En effet, bien avant l’actuelle crise sanitaire, l’économie zimbabwéenne faisait face à de profonds problèmes dont les symptômes sont une dépréciation de la devise nationale, une crise financière aiguë, une hyperinflation et une faible production industrielle.

Force est de constater que trois ans après le renversement de l’ancien président Robert Mugabe, ce pays de l’Afrique Australe de 16 millions d’habitants pâtit d’un taux de chômage des plus élevés au monde, avec près de 90% de la population active sans emploi, selon les chiffres de la Fédération des syndicats duºZimbabwe.

En 2019, l’économie du pays s’est contractée de près de 7%, selon le gouvernement, alors que des sources indépendantes estiment que cette contraction a dépassé les 10 pc. La Banque mondiale estime, de son côté, que le taux de pauvreté s’élève désormais à 72 pc de la population.

Face à cette situation économique et sociale délicate, les autorités zimbabwéennes n’ont eu d’autres choix que de jeter leur dévolu sur le secteur minier et plus précisément les exportations de l’or. Les prévisions du gouvernement tablent ainsi sur des revenus annuels de plus de 10 milliards d’euros d’ici 2023.

En effet, le pays possède de vastes réserves d’or qui contribuent à hauteur de 60% des exportations zimbabwéennes. Le secteur aurifère fournit également des emplois à près de 10% de la population du pays.

Mais, au lieu d’être une source de richesse et de prospérité pour le Zimbabwe, l’or est malheureusement l’objet de grands scandales financiers, de corruption et de contrebande.

En effet, la contrebande d’or coûte cher au pays avec près de 35 tonnes d’or vendus en dehors des circuits officiels. Le centre de réflexion International Crisis Group (ICG) a averti récemment dans un rapport qu’au moins 1,5 milliard de dollars d’or zimbabwéen est exporté illégalement chaque année.

La raison principale derrière ce constat est que l’activité minière dans ce pays d’Afrique australe est dominée par l’extraction individuelle ou artisanale. Un constat partagé par le ministre zimbabwéen des Finances, Mthuli Ncube, qui a reconnu que les petites structures de mineurs contribuent à plus de 70% de la production.

Ainsi, l’or est illégalement exporté à l’étranger à partir des mines artisanales, relève le rapport de l’ICG, notant que «les exportations illégales dépassent les livraisons officielles» effectuées par la raffinerie officielle du pays.

L’exemple le plus récent illustrant cette situation est l’arrestation à l’aéroport de la capitale Harare de la présidente de la fédération Zimbabwéenne des mineurs (ZMF), Henriette Rushwaya, en possession de six kilogrammes d’or dans son bagage à main, d’une valeur de plus de 300.000 euros.

Un rapport publié par la Southern Africa Resource Watch (SARW) indique que la production d’or et son système de commercialisation au Zimbabwe présentent une opportunité pour les cartels de blanchir leur argent via la contrebande du métal précieux.

Un autre problème qui entrave le développement de ce secteur porteur consiste en les restrictions imposées par la Banque centrale zimbabwéenne sur la possession de devises étrangères, aggravées par un taux de change fixe adopté par le pays.
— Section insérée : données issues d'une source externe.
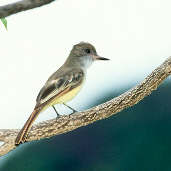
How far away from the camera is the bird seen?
127 inches

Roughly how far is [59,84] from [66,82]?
107mm

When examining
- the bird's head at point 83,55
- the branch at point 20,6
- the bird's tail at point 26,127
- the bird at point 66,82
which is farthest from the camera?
the bird's head at point 83,55

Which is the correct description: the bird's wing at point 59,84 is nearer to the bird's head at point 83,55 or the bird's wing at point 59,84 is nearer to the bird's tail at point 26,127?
the bird's tail at point 26,127

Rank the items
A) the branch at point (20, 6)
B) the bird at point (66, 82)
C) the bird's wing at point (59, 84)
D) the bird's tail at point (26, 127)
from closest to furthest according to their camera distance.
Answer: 1. the branch at point (20, 6)
2. the bird's tail at point (26, 127)
3. the bird at point (66, 82)
4. the bird's wing at point (59, 84)

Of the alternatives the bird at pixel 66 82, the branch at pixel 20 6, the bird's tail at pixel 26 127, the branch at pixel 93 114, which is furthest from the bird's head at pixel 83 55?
the branch at pixel 20 6

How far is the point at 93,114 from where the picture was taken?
3451 millimetres

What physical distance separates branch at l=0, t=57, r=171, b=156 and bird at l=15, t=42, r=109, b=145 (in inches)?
4.7

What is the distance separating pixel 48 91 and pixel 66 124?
0.85ft

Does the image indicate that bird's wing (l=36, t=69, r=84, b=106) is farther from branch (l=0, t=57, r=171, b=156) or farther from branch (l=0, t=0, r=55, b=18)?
branch (l=0, t=0, r=55, b=18)

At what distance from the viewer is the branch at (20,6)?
206 cm

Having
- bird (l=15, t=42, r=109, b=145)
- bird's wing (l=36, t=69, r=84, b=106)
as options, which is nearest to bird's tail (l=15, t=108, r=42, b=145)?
bird (l=15, t=42, r=109, b=145)

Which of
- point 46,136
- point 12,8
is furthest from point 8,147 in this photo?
point 12,8

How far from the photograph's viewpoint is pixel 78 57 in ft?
14.1

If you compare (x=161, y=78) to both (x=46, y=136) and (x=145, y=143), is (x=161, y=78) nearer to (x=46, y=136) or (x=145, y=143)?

Un sérieux problème qui a contraint le premier producteur d’or au Zimbabwe, RioZim, à annoncer en juin dernier l’arrêt de sa production en raison, notamment, d’une pénurie de devises étrangères.

Les exportateurs d’or ne sont en effet autorisés à convertir que 70% des revenus de leurs ventes en monnaie étrangère, le reste étant libellé en dollars zimbabwéens.

Outre ces problèmes structurels, le secteur connait une vraie crise sociale avec des conditions de travail désastreuses pour les mineurs artisanaux. Les médias rapportent fréquemment des drames d’effondrements de mines qui font des dizaines de victimes.

Selon Robert Besseling, économiste au sein du cabinet de conseil en risques commerciaux «Exx Africa», le pari du gouvernement de miser sur l’or pour se tirer d’une économie moribonde est «irréaliste».

«Ce plan ne tient pas compte des risques politiques et économiques extrêmement élevés dans le pays, qui décourageront de nombreux investisseurs», a-t-il expliqué, soulignant que les capacités d’exportation du pays sont très limitées à cause de la médiocrité des installations.

Le gouvernement zimbabwéen a certes engagé des réformes pour tenter de diminuer les déperditions de ce métal précieux, mais compte tenu de tous les problèmes que connait le secteur actuellement, l’or ne suffira pas à lui seul pour amorcer une sortie de crise et enclencher une courbe ascendante durable de la croissance.